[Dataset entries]
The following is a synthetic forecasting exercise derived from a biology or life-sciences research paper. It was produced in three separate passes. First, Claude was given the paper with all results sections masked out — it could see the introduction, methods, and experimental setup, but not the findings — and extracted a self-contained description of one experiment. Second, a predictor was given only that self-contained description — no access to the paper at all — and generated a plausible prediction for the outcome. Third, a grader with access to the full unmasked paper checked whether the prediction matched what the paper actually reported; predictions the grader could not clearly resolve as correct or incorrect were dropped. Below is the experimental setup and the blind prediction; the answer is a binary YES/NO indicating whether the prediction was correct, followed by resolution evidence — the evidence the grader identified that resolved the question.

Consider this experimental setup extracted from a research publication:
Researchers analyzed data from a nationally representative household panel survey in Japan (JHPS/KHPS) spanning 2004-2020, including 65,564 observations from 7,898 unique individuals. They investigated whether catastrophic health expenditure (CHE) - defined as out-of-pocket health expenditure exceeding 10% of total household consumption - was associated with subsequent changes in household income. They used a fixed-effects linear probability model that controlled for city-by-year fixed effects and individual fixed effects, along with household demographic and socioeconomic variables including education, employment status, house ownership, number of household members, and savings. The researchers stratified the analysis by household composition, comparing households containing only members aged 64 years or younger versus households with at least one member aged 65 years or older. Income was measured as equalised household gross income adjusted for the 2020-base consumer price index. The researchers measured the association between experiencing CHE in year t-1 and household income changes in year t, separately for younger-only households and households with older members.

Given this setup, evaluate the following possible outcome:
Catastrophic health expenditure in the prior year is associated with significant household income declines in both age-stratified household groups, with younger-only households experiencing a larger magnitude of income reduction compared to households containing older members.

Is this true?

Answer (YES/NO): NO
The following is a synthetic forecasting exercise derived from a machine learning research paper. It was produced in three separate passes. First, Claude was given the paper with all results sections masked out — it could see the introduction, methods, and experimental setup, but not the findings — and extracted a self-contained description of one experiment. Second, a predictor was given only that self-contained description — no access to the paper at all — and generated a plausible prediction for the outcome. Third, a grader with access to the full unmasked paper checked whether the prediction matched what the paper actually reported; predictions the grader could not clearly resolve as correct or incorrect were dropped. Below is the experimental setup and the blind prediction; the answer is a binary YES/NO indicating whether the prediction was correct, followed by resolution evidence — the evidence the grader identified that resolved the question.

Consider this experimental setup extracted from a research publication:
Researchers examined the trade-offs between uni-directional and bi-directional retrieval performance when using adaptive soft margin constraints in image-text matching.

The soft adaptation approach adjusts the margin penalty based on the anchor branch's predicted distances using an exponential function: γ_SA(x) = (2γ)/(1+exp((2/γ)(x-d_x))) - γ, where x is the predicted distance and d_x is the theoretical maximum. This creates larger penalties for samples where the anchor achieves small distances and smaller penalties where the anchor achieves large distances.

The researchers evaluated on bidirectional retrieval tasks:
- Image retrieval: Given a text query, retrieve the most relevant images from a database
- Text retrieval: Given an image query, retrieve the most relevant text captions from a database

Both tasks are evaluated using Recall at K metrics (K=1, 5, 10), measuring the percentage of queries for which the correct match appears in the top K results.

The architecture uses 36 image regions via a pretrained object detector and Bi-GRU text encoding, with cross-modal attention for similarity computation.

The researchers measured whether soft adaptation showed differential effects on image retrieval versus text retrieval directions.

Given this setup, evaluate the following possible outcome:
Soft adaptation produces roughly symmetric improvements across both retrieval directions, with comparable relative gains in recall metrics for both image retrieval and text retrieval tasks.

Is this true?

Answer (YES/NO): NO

What is being asked: Repeat the data word for word. Leave nothing out.

Response:
The following is a synthetic forecasting exercise derived from a biology or life-sciences research paper. It was produced in three separate passes. First, Claude was given the paper with all results sections masked out — it could see the introduction, methods, and experimental setup, but not the findings — and extracted a self-contained description of one experiment. Second, a predictor was given only that self-contained description — no access to the paper at all — and generated a plausible prediction for the outcome. Third, a grader with access to the full unmasked paper checked whether the prediction matched what the paper actually reported; predictions the grader could not clearly resolve as correct or incorrect were dropped. Below is the experimental setup and the blind prediction; the answer is a binary YES/NO indicating whether the prediction was correct, followed by resolution evidence — the evidence the grader identified that resolved the question.

Consider this experimental setup extracted from a research publication:
Researchers analyzed data from a nationally representative household panel survey in Japan (JHPS/KHPS) spanning 2004-2020, including 65,564 observations from 7,898 unique individuals. They investigated whether catastrophic health expenditure (CHE) - defined as out-of-pocket health expenditure exceeding 10% of total household consumption - was associated with subsequent changes in household income. They used a fixed-effects linear probability model that controlled for city-by-year fixed effects and individual fixed effects, along with household demographic and socioeconomic variables including education, employment status, house ownership, number of household members, and savings. The researchers stratified the analysis by household composition, comparing households containing only members aged 64 years or younger versus households with at least one member aged 65 years or older. Income was measured as equalised household gross income adjusted for the 2020-base consumer price index. The researchers measured the association between experiencing CHE in year t-1 and household income changes in year t, separately for younger-only households and households with older members.

Given this setup, evaluate the following possible outcome:
Catastrophic health expenditure in the prior year is associated with significant household income declines in both age-stratified household groups, with younger-only households experiencing a larger magnitude of income reduction compared to households containing older members.

Is this true?

Answer (YES/NO): NO
The following is a synthetic forecasting exercise derived from a machine learning research paper. It was produced in three separate passes. First, Claude was given the paper with all results sections masked out — it could see the introduction, methods, and experimental setup, but not the findings — and extracted a self-contained description of one experiment. Second, a predictor was given only that self-contained description — no access to the paper at all — and generated a plausible prediction for the outcome. Third, a grader with access to the full unmasked paper checked whether the prediction matched what the paper actually reported; predictions the grader could not clearly resolve as correct or incorrect were dropped. Below is the experimental setup and the blind prediction; the answer is a binary YES/NO indicating whether the prediction was correct, followed by resolution evidence — the evidence the grader identified that resolved the question.

Consider this experimental setup extracted from a research publication:
Researchers examined the trade-offs between uni-directional and bi-directional retrieval performance when using adaptive soft margin constraints in image-text matching.

The soft adaptation approach adjusts the margin penalty based on the anchor branch's predicted distances using an exponential function: γ_SA(x) = (2γ)/(1+exp((2/γ)(x-d_x))) - γ, where x is the predicted distance and d_x is the theoretical maximum. This creates larger penalties for samples where the anchor achieves small distances and smaller penalties where the anchor achieves large distances.

The researchers evaluated on bidirectional retrieval tasks:
- Image retrieval: Given a text query, retrieve the most relevant images from a database
- Text retrieval: Given an image query, retrieve the most relevant text captions from a database

Both tasks are evaluated using Recall at K metrics (K=1, 5, 10), measuring the percentage of queries for which the correct match appears in the top K results.

The architecture uses 36 image regions via a pretrained object detector and Bi-GRU text encoding, with cross-modal attention for similarity computation.

The researchers measured whether soft adaptation showed differential effects on image retrieval versus text retrieval directions.

Given this setup, evaluate the following possible outcome:
Soft adaptation produces roughly symmetric improvements across both retrieval directions, with comparable relative gains in recall metrics for both image retrieval and text retrieval tasks.

Is this true?

Answer (YES/NO): NO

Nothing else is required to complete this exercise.